I was standing in the center of the gale; as the typhoon was hitting every inch of my crippled encephalon. I recalled to mind what it means to stand and face the wind. I wasn’t petrified, I was curious. I was curious of what happens inside of the gale. What happens to the person inside of the gale? Does his melancholia get swept away with the air atoms as they hit each other?

Mint green.

I was standing still. Waiting for rain to wash away my blues, and me, from the melancholic poems I spent writing the very first hours of the morning. Standing still, I recalled to mind what it meant to wait for the rain while I stand in the center of the gale. I started moving. I started moving because I believed I should discover other dimensions the whirlwind carries. I shouldn’t be standing and waiting hopelessly for the deluge to water the garden inside my not-so-ecstatic animus.

Mint green.

Even summer looks a lot like winter in its lonely nights:
Cold
Boring
Desperate
And poetic.

Cold. My hands are trembling. They are holding a notebook in the center of the gale waiting to write about what I have seen there, what I have experienced there.

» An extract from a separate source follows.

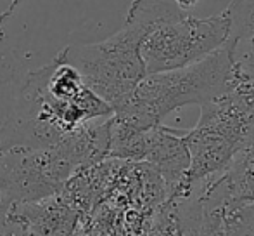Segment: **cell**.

Boring. Its summer and it’s boring. It’s not all beaches, floral dresses, and iced white mochas in the early mornings. Its long sleepless nights. Wearing your mint green façade, scared to show people how blue your real façade is.

Desperate. Summer is desperate for other seasons to come. Believing that our blues will fall with the leaves in autumnal equinox. Believing that rain will wash away agony in winter tide. Believing that souls will flourish with blossoms in blackberry winter.

Poetic. Our poetic sides. Our woebegone poetic sides cease not to exist with the seas’ shades of blue.

Mint green.

No. My soul isn’t blue. Its fifty shades of green, not just mint green. Blossoms are thriving inside my hamstrung, gray matter. Blossoms are thriving inside my poetic soul. Blossoms are thriving through the Cimmerian shades of my life. Blossoms are thriving. And I’m thriving, too. Watering my mind and soul with self-love and appreciation; striving for greater good, inside of the gale.